Oculomotor control of primary eye position discriminates between translation and tilt

We have previously shown that fast phase axis orientation and primary eye position in rhesus monkeys are dynamically controlled by otolith signals during head rotations that involve a reorientation of the head relative to gravity. Because of the inherent ambiguity associated with primary otolith afferent coding of linear accelerations during head translation and tilts, a similar organization might also underlie the vestibulo-ocular reflex (VOR) during translation.
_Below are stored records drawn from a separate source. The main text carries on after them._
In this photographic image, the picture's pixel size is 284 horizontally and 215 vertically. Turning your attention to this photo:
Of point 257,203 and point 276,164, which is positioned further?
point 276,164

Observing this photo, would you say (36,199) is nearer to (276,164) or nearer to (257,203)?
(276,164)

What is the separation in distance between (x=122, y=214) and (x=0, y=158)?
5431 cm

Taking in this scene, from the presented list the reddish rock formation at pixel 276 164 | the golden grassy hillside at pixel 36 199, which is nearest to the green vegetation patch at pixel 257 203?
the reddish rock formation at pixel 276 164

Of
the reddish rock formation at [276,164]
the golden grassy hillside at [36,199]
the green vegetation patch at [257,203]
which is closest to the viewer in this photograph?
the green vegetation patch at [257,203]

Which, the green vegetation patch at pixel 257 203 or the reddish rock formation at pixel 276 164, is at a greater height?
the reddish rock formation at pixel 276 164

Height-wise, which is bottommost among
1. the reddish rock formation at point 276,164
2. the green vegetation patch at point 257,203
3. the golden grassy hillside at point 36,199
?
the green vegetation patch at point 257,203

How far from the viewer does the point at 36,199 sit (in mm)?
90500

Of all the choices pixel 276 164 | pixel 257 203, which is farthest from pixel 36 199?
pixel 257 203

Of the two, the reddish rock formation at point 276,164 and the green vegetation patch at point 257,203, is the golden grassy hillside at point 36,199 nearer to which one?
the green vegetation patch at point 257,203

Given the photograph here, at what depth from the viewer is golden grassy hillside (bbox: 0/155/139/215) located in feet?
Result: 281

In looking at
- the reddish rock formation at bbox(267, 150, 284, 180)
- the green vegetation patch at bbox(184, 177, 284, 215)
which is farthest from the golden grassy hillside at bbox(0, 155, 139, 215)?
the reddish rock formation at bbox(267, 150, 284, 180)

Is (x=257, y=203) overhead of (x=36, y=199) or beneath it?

The ability of the oculomotor system to correctly distinguish translational accelerations from gravity in the dynamic control of primary eye position has been investigated here by comparing the eye movements elicited by sinusoidal lateral and fore-aft oscillations (0.5 Hz +/- 40 cm, equivalent to +/- 0.4 g) with those during yaw rotations (180 degrees/s) about a vertically tilted axis (23.6 degrees). We found a significant modulation of primary eye position as a function of linear acceleration (gravity) during rotation but not during lateral and fore-aft translation. This modulation was enhanced during the initial phase of rotation when there was concomitant semicircular canal input. These findings suggest that control of primary eye position and fast phase axis orientation in the VOR are based on central vestibular mechanisms that discriminate between gravity and translational head acceleration.